>> Start Exercise inputs

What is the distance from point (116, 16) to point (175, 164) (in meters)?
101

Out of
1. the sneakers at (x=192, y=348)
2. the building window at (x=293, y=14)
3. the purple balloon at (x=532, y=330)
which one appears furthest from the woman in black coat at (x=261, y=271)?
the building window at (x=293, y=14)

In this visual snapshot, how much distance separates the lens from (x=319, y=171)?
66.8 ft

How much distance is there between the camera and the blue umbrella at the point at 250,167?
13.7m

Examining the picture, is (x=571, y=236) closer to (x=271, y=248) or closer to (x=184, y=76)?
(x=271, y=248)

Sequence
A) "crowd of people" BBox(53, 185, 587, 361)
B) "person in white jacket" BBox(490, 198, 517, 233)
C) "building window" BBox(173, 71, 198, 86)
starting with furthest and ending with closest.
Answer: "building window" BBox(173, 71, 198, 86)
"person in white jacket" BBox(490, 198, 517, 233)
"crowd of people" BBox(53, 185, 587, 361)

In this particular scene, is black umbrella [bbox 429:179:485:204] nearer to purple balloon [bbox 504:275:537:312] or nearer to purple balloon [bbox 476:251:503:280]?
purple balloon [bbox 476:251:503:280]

>> End Exercise inputs

> [Exercise prompt]
Rewrite the lines above as a numbered list, dropping any blank lines.

> [Solved problem]
1. What is the distance from point (116, 16) to point (175, 164) (in meters)?
2. 101
3. Out of
4. 1. the sneakers at (x=192, y=348)
5. 2. the building window at (x=293, y=14)
6. 3. the purple balloon at (x=532, y=330)
7. which one appears furthest from the woman in black coat at (x=261, y=271)?
8. the building window at (x=293, y=14)
9. In this visual snapshot, how much distance separates the lens from (x=319, y=171)?
10. 66.8 ft
11. How much distance is there between the camera and the blue umbrella at the point at 250,167?
12. 13.7m
13. Examining the picture, is (x=571, y=236) closer to (x=271, y=248) or closer to (x=184, y=76)?
14. (x=271, y=248)
15. Sequence
16. A) "crowd of people" BBox(53, 185, 587, 361)
17. B) "person in white jacket" BBox(490, 198, 517, 233)
18. C) "building window" BBox(173, 71, 198, 86)
19. starting with furthest and ending with closest.
20. Answer: "building window" BBox(173, 71, 198, 86)
21. "person in white jacket" BBox(490, 198, 517, 233)
22. "crowd of people" BBox(53, 185, 587, 361)
23. In this particular scene, is black umbrella [bbox 429:179:485:204] nearer to purple balloon [bbox 504:275:537:312] or nearer to purple balloon [bbox 476:251:503:280]?
24. purple balloon [bbox 476:251:503:280]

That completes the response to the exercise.